In syunhong/slice: Manipulating Activity Space Data for the Measurement of Segregation

knitr::opts_chunk$set(
  collapse = TRUE,
  comment = "#>"
)

Introduction

The activity space is the concept of a social place that individuals visit on a daily basis, and the concept of an activity space itself can be thought of a lot on a daily basis, but it has not been dealt with largely in the study. However, many studies have recently been conducted in that the analysis based on the activity space can realistically observe the segregation and disconnection experienced by social members in real life compared to the existing residential-centered approach(Wong and Shaw, 2011; Farber et al., 2012; ang et al., 2012; Wang and Li, 2016). However, this activity-space-based research has several problems to be overcome. In order to deal with the activity space, it is necessary to deal with data in a more complex form than the existing data, which causes difficulties in analysis and takes a lot of time.

The slice package was developed to make it easier to handle activity space data in R in this flow. The slice package can find out what area people are located at a specific time based on people's activity space, based on each travel record, and has a function that makes it easier to handle such travel records.

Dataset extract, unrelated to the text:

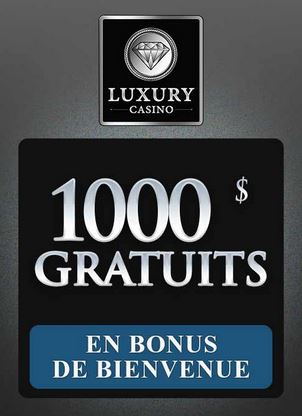 luxury casino bonus bienvenue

In this Vignette, we will use the 2016 Korea Transport Database of South Korea to deal with how and where people are distributed in each time zone through slice package.

library(devtools)
load_all()

Classes

Before actually starting, I will explain the two classes included in the package with data. The slice package has two classes, the names of these two classes are ASpace and ASpaces, respectively. First, let's proceed with the explanation while looking at the data.

data("Krtrdata")

class(korea2016)
##ASpaces class
korea2016@data[[1]]
korea2016@attr
##Not run
#korea2016@sp

First is the ASpaces class. The ASpaces class has a total of three slots, each of which is 'data', 'attr', and 'sp'.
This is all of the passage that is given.